As I approached the finish, I see a man in the water just beyond the finish line. I hear cheering…yes I have fans 🙂 Then I notice the man in the water is a friend of mine who had already finished his swim…He came back for me. TO cheer me in, and to conquer the hill with me. I was not alone. Talk about no man being left behind. I felt very very loved. Together we made it up the hill and I was able to get my electronic chip that keeps track of our times passed off to Aaron so he could go off on the bike. Then and only then, was I finally able to breathe…and begin to wonder will I even recognize Aaron when he comes in on the bike. What was he wearing? What color is his helmet? Is he wearing sun glasses or not? How will I know to cheer like crazy when he comes in? SO I went and changed then stood near his siblings. Because I was for SURE that they of all people would recognize him…and when they cheered, I would cheer.

He did great, despite a mechanical failure on the bike. His seat dropped when he sat on it, so he rode a bike that was not fitted right for him and with a seat that was wobbling. Despite all that, he still spent less time on the bike than Virg. Yes it is a small victory and probably the only competitive victory for our team of the day, but a victory nonetheless.

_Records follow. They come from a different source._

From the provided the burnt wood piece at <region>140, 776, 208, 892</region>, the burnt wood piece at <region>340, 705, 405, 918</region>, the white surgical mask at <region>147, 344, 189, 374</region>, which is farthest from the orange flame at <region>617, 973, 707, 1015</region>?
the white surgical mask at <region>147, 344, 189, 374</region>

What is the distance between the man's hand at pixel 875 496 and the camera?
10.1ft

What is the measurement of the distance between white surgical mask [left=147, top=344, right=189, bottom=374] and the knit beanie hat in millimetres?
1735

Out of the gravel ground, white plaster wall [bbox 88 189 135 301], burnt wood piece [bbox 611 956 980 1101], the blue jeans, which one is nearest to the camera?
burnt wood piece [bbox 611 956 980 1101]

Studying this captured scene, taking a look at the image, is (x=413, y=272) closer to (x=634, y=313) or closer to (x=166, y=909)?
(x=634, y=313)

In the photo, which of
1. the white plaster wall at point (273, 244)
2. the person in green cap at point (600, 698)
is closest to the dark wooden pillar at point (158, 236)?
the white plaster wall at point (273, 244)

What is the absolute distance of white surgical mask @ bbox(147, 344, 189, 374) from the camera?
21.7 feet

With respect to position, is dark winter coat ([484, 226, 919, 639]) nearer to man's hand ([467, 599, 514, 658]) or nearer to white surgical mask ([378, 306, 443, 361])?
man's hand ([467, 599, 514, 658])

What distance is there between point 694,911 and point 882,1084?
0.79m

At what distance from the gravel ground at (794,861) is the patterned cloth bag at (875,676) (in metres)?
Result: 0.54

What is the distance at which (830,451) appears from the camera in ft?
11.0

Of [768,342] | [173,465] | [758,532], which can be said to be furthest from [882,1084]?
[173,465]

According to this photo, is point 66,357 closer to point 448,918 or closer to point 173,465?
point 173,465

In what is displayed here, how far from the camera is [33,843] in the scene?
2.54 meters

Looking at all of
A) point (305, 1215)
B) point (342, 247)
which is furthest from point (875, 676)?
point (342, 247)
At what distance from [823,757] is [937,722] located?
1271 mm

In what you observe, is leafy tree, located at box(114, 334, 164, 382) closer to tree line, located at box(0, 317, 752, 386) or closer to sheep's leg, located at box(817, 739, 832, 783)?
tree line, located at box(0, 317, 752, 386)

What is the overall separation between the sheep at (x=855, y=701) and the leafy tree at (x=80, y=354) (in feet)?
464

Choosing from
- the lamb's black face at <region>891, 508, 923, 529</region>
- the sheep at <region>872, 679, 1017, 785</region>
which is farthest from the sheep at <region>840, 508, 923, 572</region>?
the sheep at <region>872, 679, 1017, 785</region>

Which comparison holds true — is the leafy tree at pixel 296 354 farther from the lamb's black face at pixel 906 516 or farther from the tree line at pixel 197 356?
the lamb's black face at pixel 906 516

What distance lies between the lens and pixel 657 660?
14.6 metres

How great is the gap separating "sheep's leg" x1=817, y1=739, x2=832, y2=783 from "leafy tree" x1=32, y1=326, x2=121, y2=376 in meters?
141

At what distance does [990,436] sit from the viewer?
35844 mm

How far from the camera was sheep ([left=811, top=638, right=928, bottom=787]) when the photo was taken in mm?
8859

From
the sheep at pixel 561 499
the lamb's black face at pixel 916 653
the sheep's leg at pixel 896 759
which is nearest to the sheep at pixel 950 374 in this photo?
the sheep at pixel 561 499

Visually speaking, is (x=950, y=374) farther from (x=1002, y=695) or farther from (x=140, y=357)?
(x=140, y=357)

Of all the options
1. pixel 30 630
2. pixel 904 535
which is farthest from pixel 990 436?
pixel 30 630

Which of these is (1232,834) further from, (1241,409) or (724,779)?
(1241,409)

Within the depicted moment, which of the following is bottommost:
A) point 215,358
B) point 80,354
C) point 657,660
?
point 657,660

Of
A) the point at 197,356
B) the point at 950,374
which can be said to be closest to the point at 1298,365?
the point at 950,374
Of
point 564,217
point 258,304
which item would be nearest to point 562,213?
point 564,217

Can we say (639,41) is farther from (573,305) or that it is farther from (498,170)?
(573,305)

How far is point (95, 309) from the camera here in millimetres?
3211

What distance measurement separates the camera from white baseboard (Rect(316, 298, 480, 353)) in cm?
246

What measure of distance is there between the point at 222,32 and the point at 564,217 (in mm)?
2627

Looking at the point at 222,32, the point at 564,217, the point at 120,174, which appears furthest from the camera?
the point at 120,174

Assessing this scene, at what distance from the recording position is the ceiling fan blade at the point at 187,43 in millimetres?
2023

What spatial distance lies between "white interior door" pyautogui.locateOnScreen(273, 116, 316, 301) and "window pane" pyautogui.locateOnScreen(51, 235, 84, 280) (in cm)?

He came in, and yes I recognized him…and Ann took off to finish strong on the running.

All in all, we decided we wanted to do it again next year, but the longer version. So next year, I add 500 meters on and will swim a total of 1000 meters. I am so glad they want me back on their team again:-)

And on a side note: I am beginning to see a theme in my fears. My fears have nothing to do with the event itself, but with what I might look like doing the event(valid-see photos), or how others might perceive it(not valid, they want me back), or the not being able to do it(not valid, I did it!).